* Start RAW RECORDS *

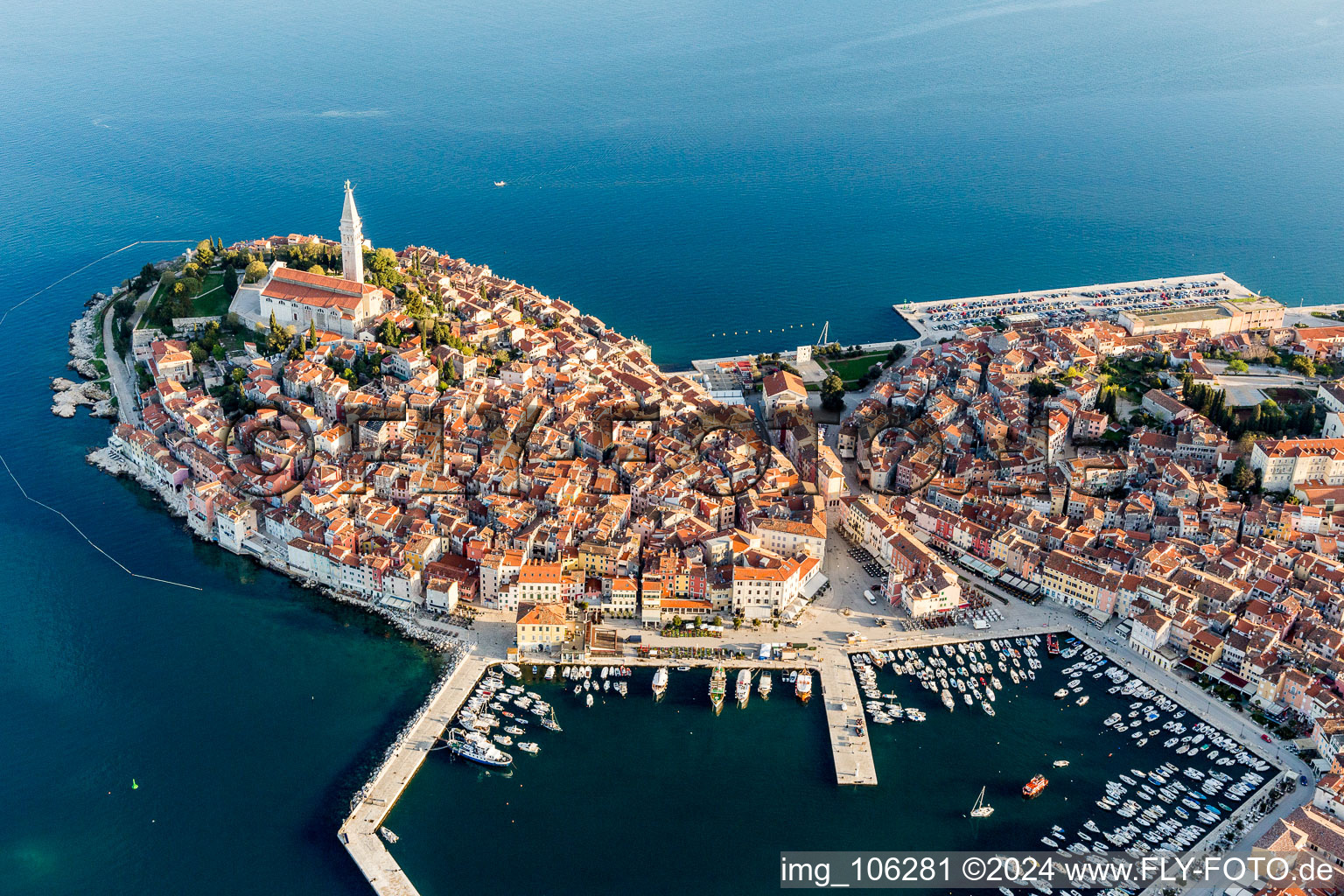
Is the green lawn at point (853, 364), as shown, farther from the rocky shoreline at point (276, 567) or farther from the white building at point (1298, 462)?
the rocky shoreline at point (276, 567)

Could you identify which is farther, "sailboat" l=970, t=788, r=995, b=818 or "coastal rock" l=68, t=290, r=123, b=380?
"coastal rock" l=68, t=290, r=123, b=380

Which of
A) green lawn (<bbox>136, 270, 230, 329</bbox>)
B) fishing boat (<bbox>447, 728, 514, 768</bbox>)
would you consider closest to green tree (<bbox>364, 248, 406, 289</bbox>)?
green lawn (<bbox>136, 270, 230, 329</bbox>)

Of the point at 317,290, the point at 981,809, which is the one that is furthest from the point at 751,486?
the point at 317,290

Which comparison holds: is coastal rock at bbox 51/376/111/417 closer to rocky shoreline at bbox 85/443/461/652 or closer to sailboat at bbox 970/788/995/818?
rocky shoreline at bbox 85/443/461/652

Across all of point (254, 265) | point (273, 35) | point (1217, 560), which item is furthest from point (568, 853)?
point (273, 35)

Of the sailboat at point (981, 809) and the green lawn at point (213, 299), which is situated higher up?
the green lawn at point (213, 299)

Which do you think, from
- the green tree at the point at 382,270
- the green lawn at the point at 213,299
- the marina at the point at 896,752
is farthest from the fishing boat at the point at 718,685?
the green lawn at the point at 213,299

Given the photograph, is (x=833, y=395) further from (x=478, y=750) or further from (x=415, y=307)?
(x=478, y=750)
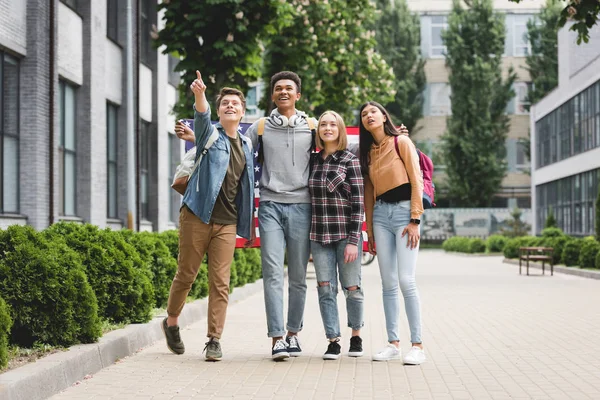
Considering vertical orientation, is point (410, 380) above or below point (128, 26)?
below

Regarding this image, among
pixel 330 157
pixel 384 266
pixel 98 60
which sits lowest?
pixel 384 266

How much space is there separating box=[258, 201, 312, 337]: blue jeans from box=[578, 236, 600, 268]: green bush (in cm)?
2033

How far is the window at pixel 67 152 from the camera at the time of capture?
20.8m

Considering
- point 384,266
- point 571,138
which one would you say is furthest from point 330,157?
point 571,138

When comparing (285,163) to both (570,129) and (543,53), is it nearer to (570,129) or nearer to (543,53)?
(570,129)

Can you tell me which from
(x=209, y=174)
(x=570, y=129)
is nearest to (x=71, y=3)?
(x=209, y=174)

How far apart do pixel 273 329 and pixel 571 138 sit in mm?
39647

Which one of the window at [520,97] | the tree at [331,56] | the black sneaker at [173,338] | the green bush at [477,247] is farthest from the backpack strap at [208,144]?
the window at [520,97]

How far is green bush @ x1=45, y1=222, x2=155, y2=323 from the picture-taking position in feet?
30.2

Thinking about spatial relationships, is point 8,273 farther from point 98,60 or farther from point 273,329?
point 98,60

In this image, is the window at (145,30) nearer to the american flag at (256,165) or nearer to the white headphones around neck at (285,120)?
the american flag at (256,165)

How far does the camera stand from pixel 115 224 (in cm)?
2434

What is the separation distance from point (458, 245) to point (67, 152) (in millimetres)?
37016

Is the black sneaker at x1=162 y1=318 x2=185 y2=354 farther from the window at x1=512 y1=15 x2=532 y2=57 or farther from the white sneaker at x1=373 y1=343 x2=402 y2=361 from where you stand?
the window at x1=512 y1=15 x2=532 y2=57
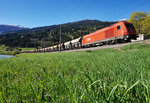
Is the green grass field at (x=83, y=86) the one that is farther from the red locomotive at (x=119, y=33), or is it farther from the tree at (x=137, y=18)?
the tree at (x=137, y=18)

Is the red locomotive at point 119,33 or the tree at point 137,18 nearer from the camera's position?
the red locomotive at point 119,33

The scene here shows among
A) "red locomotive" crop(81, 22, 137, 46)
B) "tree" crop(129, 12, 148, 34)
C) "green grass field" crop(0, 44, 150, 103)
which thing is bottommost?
"green grass field" crop(0, 44, 150, 103)

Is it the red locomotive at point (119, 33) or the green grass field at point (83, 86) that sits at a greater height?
the red locomotive at point (119, 33)

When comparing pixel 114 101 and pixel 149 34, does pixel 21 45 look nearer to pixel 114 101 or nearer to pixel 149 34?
pixel 149 34

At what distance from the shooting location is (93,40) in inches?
935

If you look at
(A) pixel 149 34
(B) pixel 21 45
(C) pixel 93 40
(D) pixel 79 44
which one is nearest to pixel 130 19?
(A) pixel 149 34

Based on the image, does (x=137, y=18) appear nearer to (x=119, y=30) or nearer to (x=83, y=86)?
(x=119, y=30)

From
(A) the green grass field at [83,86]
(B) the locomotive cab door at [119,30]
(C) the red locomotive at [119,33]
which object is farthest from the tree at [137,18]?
(A) the green grass field at [83,86]

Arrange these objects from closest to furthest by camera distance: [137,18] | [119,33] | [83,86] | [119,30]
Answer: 1. [83,86]
2. [119,33]
3. [119,30]
4. [137,18]

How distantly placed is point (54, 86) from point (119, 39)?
17994 millimetres

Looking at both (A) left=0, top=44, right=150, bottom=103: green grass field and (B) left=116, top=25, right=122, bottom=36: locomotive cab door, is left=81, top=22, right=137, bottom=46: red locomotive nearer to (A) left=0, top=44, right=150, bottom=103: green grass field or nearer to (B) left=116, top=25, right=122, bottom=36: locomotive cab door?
(B) left=116, top=25, right=122, bottom=36: locomotive cab door

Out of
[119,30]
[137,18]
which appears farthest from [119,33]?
[137,18]

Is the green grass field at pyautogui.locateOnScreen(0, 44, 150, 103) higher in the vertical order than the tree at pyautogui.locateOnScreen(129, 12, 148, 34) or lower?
lower

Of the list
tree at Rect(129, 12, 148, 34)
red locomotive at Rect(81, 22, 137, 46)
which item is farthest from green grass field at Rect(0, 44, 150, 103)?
tree at Rect(129, 12, 148, 34)
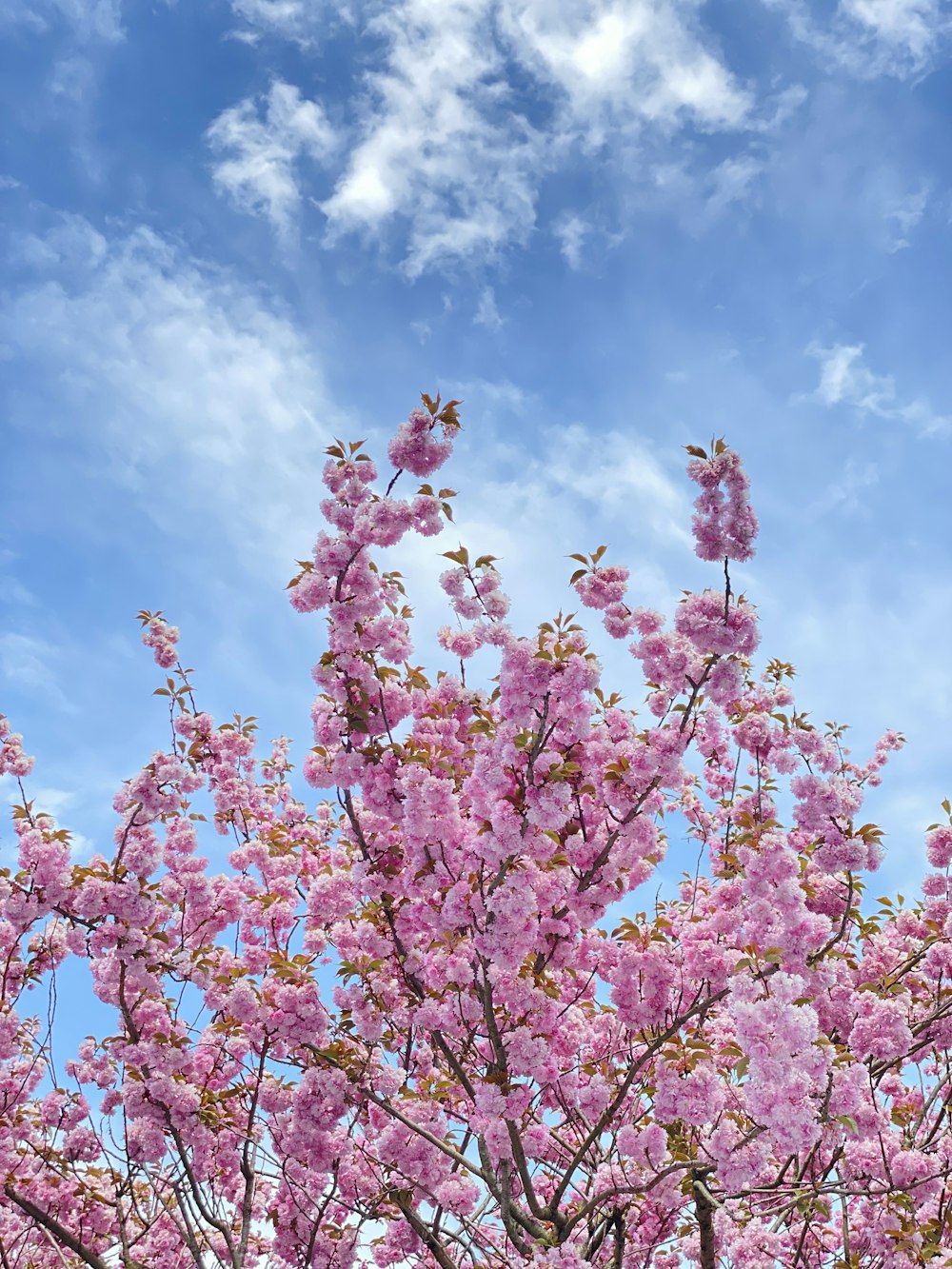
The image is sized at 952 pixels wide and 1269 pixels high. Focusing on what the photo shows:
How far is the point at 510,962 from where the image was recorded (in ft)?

* End RAW RECORDS *

THE REQUEST:
Pick out every line of the data above that contains the word "item" and copy each one in full.

RESULT OF THE EXERCISE:
Across all of point (254, 265) | point (273, 35) | point (1217, 560), which item is furthest from point (568, 853)?
which item is farthest from green grass field at Rect(0, 44, 150, 103)?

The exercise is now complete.